**WHAT YOU NEED TO DO**
a - Under the tax law text on dividends treated as proceeds on disposal of shares, what annual interest rate is applied to a preference share's issue consideration when working out an extraordinary dividend?
b - Extract the tax law text on dividends treated as proceeds on disposal of shares from "means an interest" to "that other company.".

**DOCUMENT SECTION**
▼

43A. Dividends treated as proceeds on disposal of certain shares

 

(1) For the purposes of this paragraph—

[Words preceding definitions in paragraph 43A(1) of the Eighth Schedule substituted by section 80(1)(a) of the Taxation Laws Amendment Act, 2018 (Act No. 23 of 2018), GG 42172, dated 17 January 2019]

 

"deferral transaction"

means a transaction in respect of which the provisions of PART III of Chapter II were applied;

[Definition of the Eighth Schedule inserted by section 80(1)(b) of the Taxation Laws Amendment Act, 2018 (Act No. 23 of 2018), GG 42172, dated 17 January 2019 - effective 1 January 2019]

 

"exempt dividend"

means any dividend or foreign dividend to the extent that the dividend or foreign dividend is—

(a) not subject to any tax under Part VIII of Chapter II; and
(b) exempt from normal tax in terms of section 10(1)(k)(i) or section 10B(2)(a) or (b).

 

"extraordinary dividend"

in relation to—

(a) a preference share, means so much of the amount of any dividend received or accrued in respect of that share as exceeds the amount that would have accrued in respect of that share had it been determined with reference to the consideration for which that share was issued by applying an interest rate of 15 per cent per annum for the period in respect of which that dividend was received or accrued;

[Definition of the Eighth Schedule substituted by section 62(1)(a) of the Taxation Laws Amendment Act, 2019 (Act No. 34 of 2019), GG 42951, dated 15 January 2020]

(b) any other share, means so much of the amount of any dividend received or accrued—
(i) within a period of 18 months prior to the disposal of that share; or
(ii) in respect, by reason or in consequence of that disposal,

as exceeds 15 per cent of the higher of the market value of that share as at the beginning of the period of 18 months and as at the date of disposal of that share;

[Definition of the Eighth Schedule substituted by section 62(1)(c) of the Taxation Laws Amendment Act, 2019 (Act No. 34 of 2019), GG 42951, dated 15 January 2020]

Provided that a dividend in specie that was distributed in terms of a deferral transaction must not be taken into account to the extent to which that distribution was made in terms of an unbundling transaction as defined in section 46(1)(a) or a liquidation distribution as defined in section 47(1)(a);

[Definition provisio of the Eighth Schedule inserted by section 62(1)(b) of the Taxation Laws Amendment Act, 2019 (Act No. 34 of 2019), GG 42951, dated 15 January 2020 - deemed to come into operation on 30 October 2019 and applies in respect of dividends received or accrued on or after that date (Section 62(2)]

 

"preference share"

means a preference share as defined in section 8EA(1);

[Definition of the Eighth Schedule inserted by section 80(1)(d) of the Taxation Laws Amendment Act, 2018 (Act No. 23 of 2018), GG 42172, dated 17 January 2019 - effective 19 July 2017]

 

"qualifying interest"

means an interest held by a company in another company, whether alone or together with any connected persons in relation to that company, that constitutes—

(a) if that other company is not a listed company, at least—
(i) 50 per cent of the equity shares or voting rights in that other company; or
(ii) 20 per cent of the equity shares or voting rights in that other company if no other person (whether alone or together with any connected person in relation to that person) holds the majority of the equity shares or voting rights in that other company; or
(b) if that other company is a listed company, at least 10 per cent of the equity shares or voting rights in that other company.

▲

**GIVEN DATA**

▼

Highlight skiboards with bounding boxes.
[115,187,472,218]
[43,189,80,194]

▲

**OUTPUTS FOR THE TASKS**
a - 15 per cent per annum

b -
means an interest held by a company in another company, whether alone or together with any connected persons in relation to that company, that constitutes—

(a) if that other company is not a listed company, at least—
(i) 50 per cent of the equity shares or voting rights in that other company; or
(ii) 20 per cent of the equity shares or voting rights in that other company if no other person (whether alone or together with any connected person in relation to that person) holds the majority of the equity shares or voting rights in that other company; or
(b) if that other company is a listed company, at least 10 per cent of the equity shares or voting rights in that other company.